Sounds good. My goal is to provide alternatives so others don't walk away from a good thing. The 1 tsp of sugar noted in the pizza dough in my hyperlink above is actually a combo of honey and sugar.
Even though 1 tsp of honey is just over 1 tsp of sugar in nutrition, I've found that I can use honey with less of an effect on pizza crust color and browning. Honey can be a bit magical in taste/texture.
Here is what I did for two 16.75 oz pizza doughs. I've found this to be flexible for many styles of dough. For American, you can make two 12" or 13"; for just a bit thinner, you can make two 14" with a nice outer edge, which is what I did in the picture:
1) 20 oz of Harvest King (*King Arthur Bread, All Purpose or combo works*)
2) 12 oz of cool water (60% hydration with wet weather. Use part non-fat milk for taste... American style pizzerias benefit from milk sugar left alone by yeast.)

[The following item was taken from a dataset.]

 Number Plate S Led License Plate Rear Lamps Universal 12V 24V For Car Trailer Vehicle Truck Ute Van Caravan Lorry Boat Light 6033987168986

3) 1 tsp sugar + 1 tsp honey (a dab or two of honey... too hard to get off spoon. Total additional sugar: 1.25g per serving. Sometimes I do a complete swirl, about 2 tsp.)

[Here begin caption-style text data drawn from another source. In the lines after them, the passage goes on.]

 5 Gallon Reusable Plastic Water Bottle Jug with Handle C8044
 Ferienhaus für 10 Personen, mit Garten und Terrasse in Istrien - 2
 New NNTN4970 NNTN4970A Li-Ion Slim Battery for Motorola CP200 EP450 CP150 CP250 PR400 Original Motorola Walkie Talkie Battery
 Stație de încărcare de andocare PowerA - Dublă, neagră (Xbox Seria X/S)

4) 2 TBL corn oil (thought I'd use the oil in Chicago recipe. Oils soften inside of crust and are useful for higher protein flours).
5) 1 tsp salt (salt tightens the dough. For American style, I like an easier stretch. US team uses several times this for tossing).
6) 1 tsp active yeast (not proofed)
*KA Bread is 12.7% protein; KA All Purpose is 11.7% (nearly 1% higher than most All Purpose). Harvest King is 12% +-.3%, which puts it in the middle. Harvest King is a bit lower in Falling number; but they are close and both include Malted Barley, which impacts pizza crust color and fermentation. More on this here:
http://home.comcast.net/~keck-foundation1/pizza-crust-color.html (which I've upated to link to this recipe).
Add ingredients 2-5 in full amount of liquid. Then about 60% of flour or equivalent to weight of liquid. Spread the active yeast unproofed over flour, and mix with spatula. It comes together very quickly. Let dough sit for 10 - 15 minutes (or until I feel like getting back up).
Add rest of flour. Then let mixer with dough hook form it into a pizza dough at lowest mix (#1). Less than a minute. Take it off the dough hook and set in bowl. Let it rest a minute or two.
Once it is together, run it for 3 minutes at #1 mix, performing less than a minute of hand kneading in between to test it. The less the mix, the more airy and light crust. Harvest King flour seems to lick the bowl clean, and it is like clay. No stickiness at all... No lumps, no bumps, pretty darn smooth. Other bread flours like King Arthur will be ready by now as well.
Split it off into 2 doughs, bag it, and place it in the refrigerator for 2 or so days. With this pizza, no growth in the refrigerator.
Take pizza dough out of bag, and lay on top of doused flour on board. Cover with lightly wet rag for just over 1 hour.
20 minutes before cooking, set oven to 530F. Lay out dough by hand (quite extensible at room temp) and place on screen in middle of oven for 50 seconds. Then dress it up and tell it you're taking it out to eat.
Finally, 6 1/2 minutes in the oven at 520F - 530F.
Pizza crust has nice overall color. Harvest King creates a bit breadier/tighter pizza crust than King Arthur bread flour. But light with nice presentation of puffy outer edge crust and taste is like a basic fermentation bread roll.